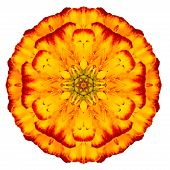 Orange Concentric Marigold Mandala Flower Isolated On White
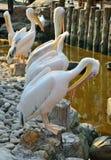 vita fåglar Arkivfoton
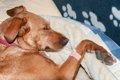 犬が自分の傷口を舐…の画像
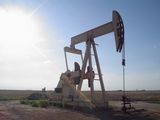MINERAL RIGHTS AUCTION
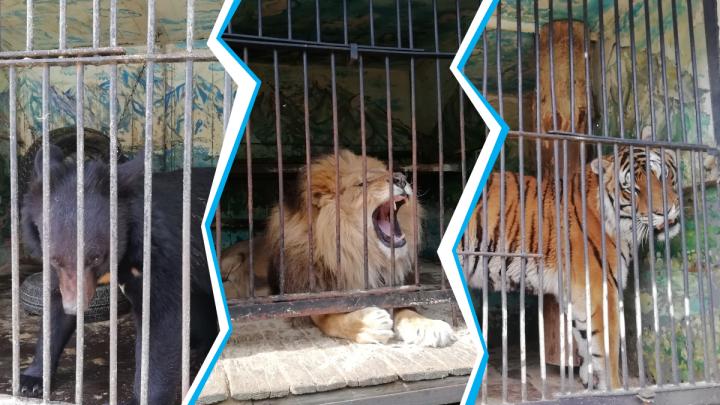 Передвижной зоопарк со львом и медведями застрял в Барабинске — жители собирают для животных мясо и фрукты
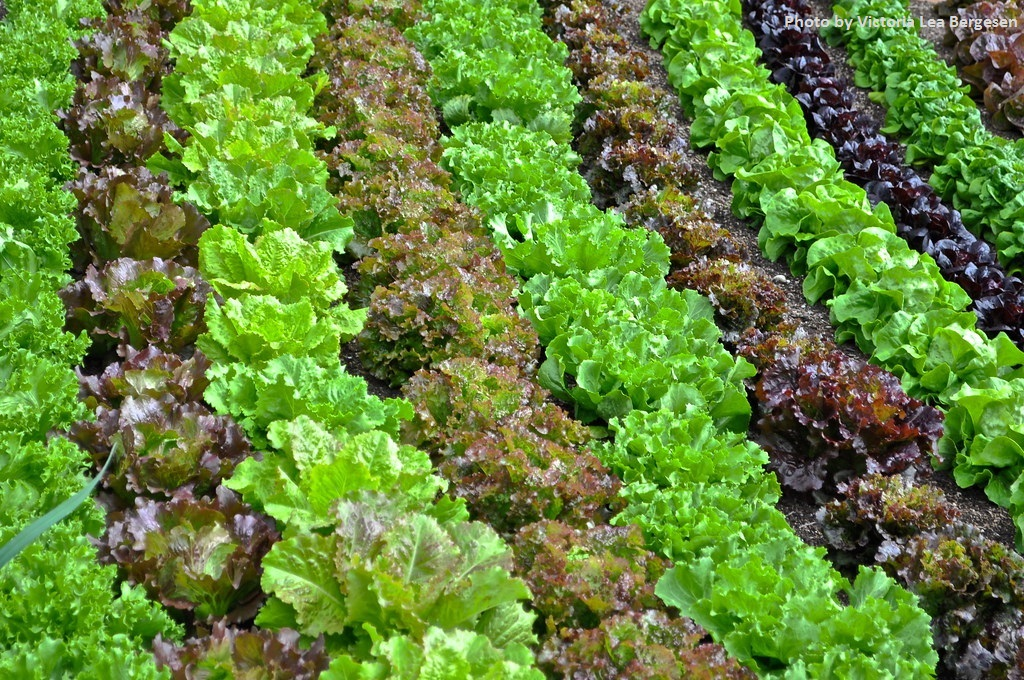 Luscious Lettuce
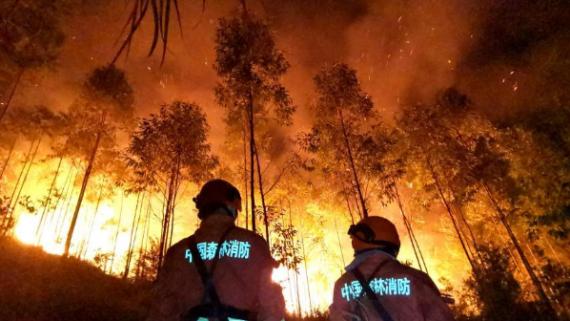 福建漳浦突发山火 森林消防驰援灭火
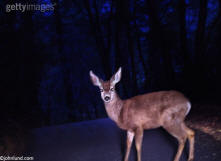 Picture of deer in the headlights - a stock photo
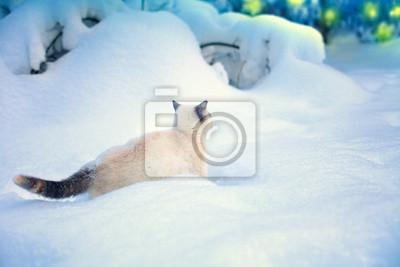 Kot spaceru w śniegu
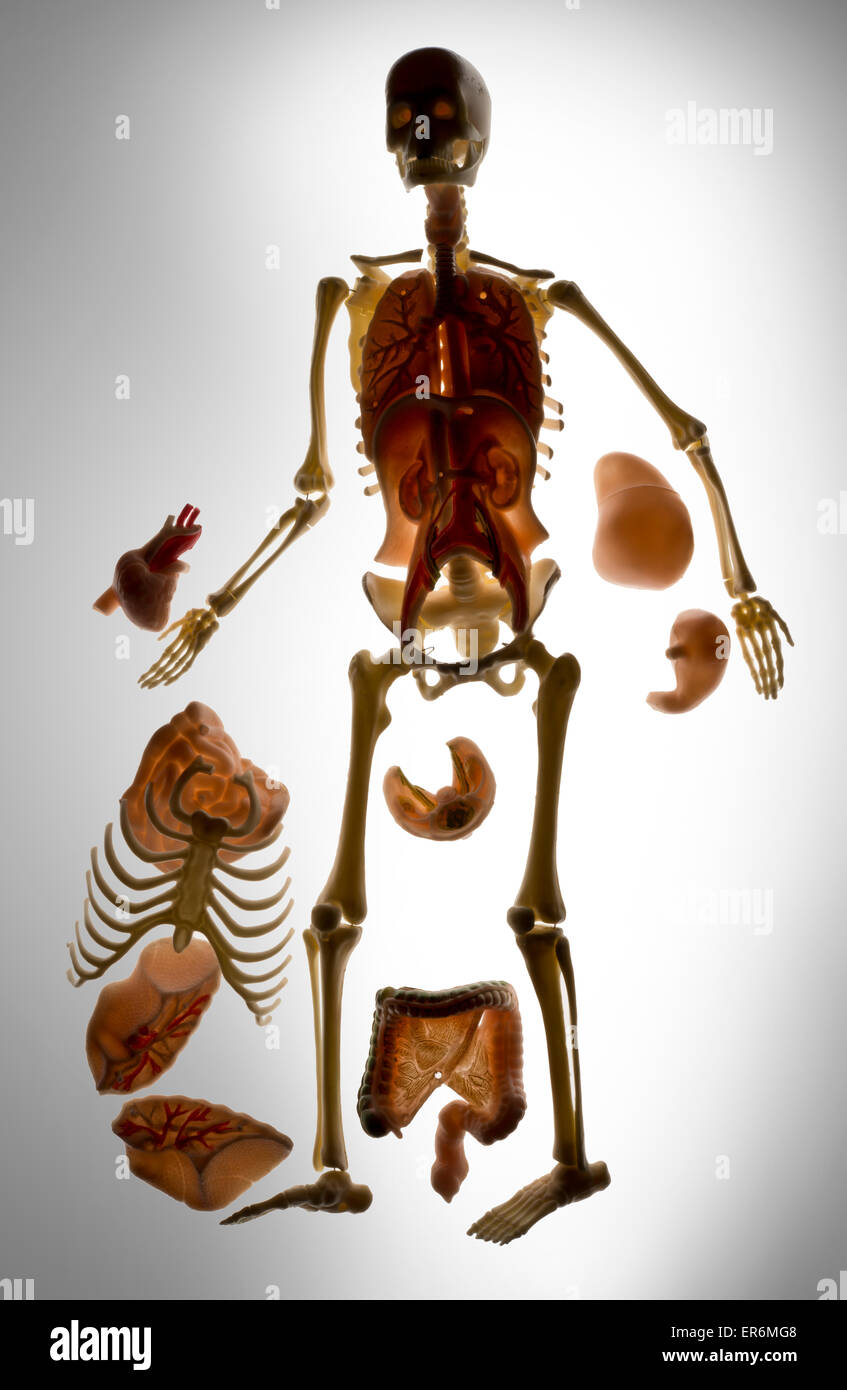 Anatomy Stockfotos & Anatomy Bilder - Alamy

====

— TASK TO COMPLETE —
Pictures are to be omitted; set down the rest of the entries exactly as given.

— SOLUTION TO THE PROBLEM —
 Orange Concentric Marigold Mandala Flower Isolated On White
 vita fåglar Arkivfoton
 犬が自分の傷口を舐…の画像
MINERAL RIGHTS AUCTION
 Передвижной зоопарк со львом и медведями застрял в Барабинске — жители собирают для животных мясо и фрукты
 Luscious Lettuce
 福建漳浦突发山火 森林消防驰援灭火
 Picture of deer in the headlights - a stock photo
 Kot spaceru w śniegu
 Anatomy Stockfotos & Anatomy Bilder - Alamy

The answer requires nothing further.